---- PROVIDED PASSAGE
Re: [HACKERS] Transactions involving multiple postgres foreign servers

From: Ashutosh Bapat <ashutosh(dot)bapat(at)enterprisedb(dot)com>
To: Masahiko Sawada <sawada(dot)mshk(at)gmail(dot)com>
Cc: Antonin Houska <ah(at)cybertec(dot)at>, Robert Haas <robertmhaas(at)gmail(dot)com>, PostgreSQL-development <pgsql-hackers(at)postgresql(dot)org>
Subject: Re: [HACKERS] Transactions involving multiple postgres foreign servers
Date: 2017-11-28 03:31:09
Message-ID: CAFjFpRdyHM77eJBioqOAL6JOS91hNbCaibToJT5qMCYRpxc6iA@mail.gmail.com
Views: Raw Message | Whole Thread | Download mbox | Resend email
Thread:
Lists: pgsql-hackers

On Tue, Nov 28, 2017 at 3:04 AM, Masahiko Sawada <sawada(dot)mshk(at)gmail(dot)com> wrote:
> On Fri, Nov 24, 2017 at 10:28 PM, Antonin Houska <ah(at)cybertec(dot)at> wrote:
>> Masahiko Sawada <sawada(dot)mshk(at)gmail(dot)com> wrote:
>>
>>> On Mon, Oct 30, 2017 at 5:48 PM, Ashutosh Bapat
>>> <ashutosh(dot)bapat(at)enterprisedb(dot)com> wrote:
>>> > On Thu, Oct 26, 2017 at 7:41 PM, Masahiko Sawada <sawada(dot)mshk(at)gmail(dot)com> wrote:
>>> >>
>>> >> Because I don't want to break the current user semantics. that is,
>>> >> currently it's guaranteed that the subsequent reads can see the
>>> >> committed result of previous writes even if the previous transactions
>>> >> were distributed transactions. And it's ensured by writer side. If we
>>> >> can make the reader side ensure it, the backend process don't need to
>>> >> wait for the resolver process.
--------
> **CHALLENGE A**
Print the part of the message on distributed transactions that begins at the words "On Tue, Nov" and stops after the words "the resolver process.", without any changes.
---- ENTRIES
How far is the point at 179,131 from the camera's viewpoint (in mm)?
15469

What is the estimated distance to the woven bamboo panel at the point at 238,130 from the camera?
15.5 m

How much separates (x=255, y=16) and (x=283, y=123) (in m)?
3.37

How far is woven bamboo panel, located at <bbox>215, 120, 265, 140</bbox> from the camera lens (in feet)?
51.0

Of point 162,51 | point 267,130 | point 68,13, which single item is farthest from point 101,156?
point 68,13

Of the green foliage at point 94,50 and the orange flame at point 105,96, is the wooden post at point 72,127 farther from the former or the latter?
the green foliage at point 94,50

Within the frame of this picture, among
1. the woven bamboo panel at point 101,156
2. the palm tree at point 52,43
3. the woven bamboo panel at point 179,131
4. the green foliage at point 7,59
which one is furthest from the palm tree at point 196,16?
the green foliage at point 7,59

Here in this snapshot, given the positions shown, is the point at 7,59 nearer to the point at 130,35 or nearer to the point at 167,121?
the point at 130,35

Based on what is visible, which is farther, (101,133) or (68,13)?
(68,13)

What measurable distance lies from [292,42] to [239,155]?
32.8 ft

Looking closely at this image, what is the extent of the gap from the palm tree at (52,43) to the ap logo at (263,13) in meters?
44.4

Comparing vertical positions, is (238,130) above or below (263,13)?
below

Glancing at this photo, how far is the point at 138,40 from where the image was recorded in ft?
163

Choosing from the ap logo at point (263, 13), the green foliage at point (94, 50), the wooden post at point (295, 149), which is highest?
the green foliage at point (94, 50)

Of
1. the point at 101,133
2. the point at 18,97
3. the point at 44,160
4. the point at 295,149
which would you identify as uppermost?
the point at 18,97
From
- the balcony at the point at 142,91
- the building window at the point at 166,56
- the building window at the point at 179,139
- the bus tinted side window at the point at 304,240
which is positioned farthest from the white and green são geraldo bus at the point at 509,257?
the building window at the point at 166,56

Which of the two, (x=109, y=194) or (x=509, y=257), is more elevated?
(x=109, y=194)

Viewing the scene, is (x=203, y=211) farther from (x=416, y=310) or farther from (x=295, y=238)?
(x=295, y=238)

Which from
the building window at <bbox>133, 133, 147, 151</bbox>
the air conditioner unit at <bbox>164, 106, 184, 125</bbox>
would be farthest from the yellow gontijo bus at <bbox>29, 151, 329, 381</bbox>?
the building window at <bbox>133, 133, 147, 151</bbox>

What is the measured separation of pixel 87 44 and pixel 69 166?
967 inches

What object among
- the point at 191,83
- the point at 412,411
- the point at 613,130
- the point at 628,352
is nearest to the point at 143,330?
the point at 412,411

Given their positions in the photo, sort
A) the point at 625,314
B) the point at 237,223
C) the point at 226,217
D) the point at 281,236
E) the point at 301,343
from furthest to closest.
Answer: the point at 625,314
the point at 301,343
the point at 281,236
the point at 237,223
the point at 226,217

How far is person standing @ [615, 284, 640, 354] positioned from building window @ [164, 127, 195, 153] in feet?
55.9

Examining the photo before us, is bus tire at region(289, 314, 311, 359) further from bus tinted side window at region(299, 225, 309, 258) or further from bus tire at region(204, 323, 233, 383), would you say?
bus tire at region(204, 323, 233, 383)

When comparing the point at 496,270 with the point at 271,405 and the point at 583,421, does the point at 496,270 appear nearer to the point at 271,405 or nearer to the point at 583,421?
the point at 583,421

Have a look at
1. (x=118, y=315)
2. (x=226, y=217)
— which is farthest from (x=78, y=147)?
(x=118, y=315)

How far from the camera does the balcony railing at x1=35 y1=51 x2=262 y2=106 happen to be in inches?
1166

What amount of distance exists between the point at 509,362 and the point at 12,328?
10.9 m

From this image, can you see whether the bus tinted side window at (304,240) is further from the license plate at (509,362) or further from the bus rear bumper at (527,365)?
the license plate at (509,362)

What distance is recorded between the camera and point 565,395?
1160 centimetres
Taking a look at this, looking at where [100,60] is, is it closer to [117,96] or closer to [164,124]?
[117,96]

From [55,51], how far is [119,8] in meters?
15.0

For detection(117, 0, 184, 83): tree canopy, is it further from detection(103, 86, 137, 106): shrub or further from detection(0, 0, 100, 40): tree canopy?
--------
> **CHALLENGE B**
Output the rows without any changes, beginning at the line that has "Taking a look" and going through the last line of the rows.

> **WORKED ANSWER A**
On Tue, Nov 28, 2017 at 3:04 AM, Masahiko Sawada <sawada(dot)mshk(at)gmail(dot)com> wrote:
> On Fri, Nov 24, 2017 at 10:28 PM, Antonin Houska <ah(at)cybertec(dot)at> wrote:
>> Masahiko Sawada <sawada(dot)mshk(at)gmail(dot)com> wrote:
>>
>>> On Mon, Oct 30, 2017 at 5:48 PM, Ashutosh Bapat
>>> <ashutosh(dot)bapat(at)enterprisedb(dot)com> wrote:
>>> > On Thu, Oct 26, 2017 at 7:41 PM, Masahiko Sawada <sawada(dot)mshk(at)gmail(dot)com> wrote:
>>> >>
>>> >> Because I don't want to break the current user semantics. that is,
>>> >> currently it's guaranteed that the subsequent reads can see the
>>> >> committed result of previous writes even if the previous transactions
>>> >> were distributed transactions. And it's ensured by writer side. If we
>>> >> can make the reader side ensure it, the backend process don't need to
>>> >> wait for the resolver process.

> **WORKED ANSWER B**
Taking a look at this, looking at where [100,60] is, is it closer to [117,96] or closer to [164,124]?
[117,96]

From [55,51], how far is [119,8] in meters?
15.0

For detection(117, 0, 184, 83): tree canopy, is it further from detection(103, 86, 137, 106): shrub or further from detection(0, 0, 100, 40): tree canopy?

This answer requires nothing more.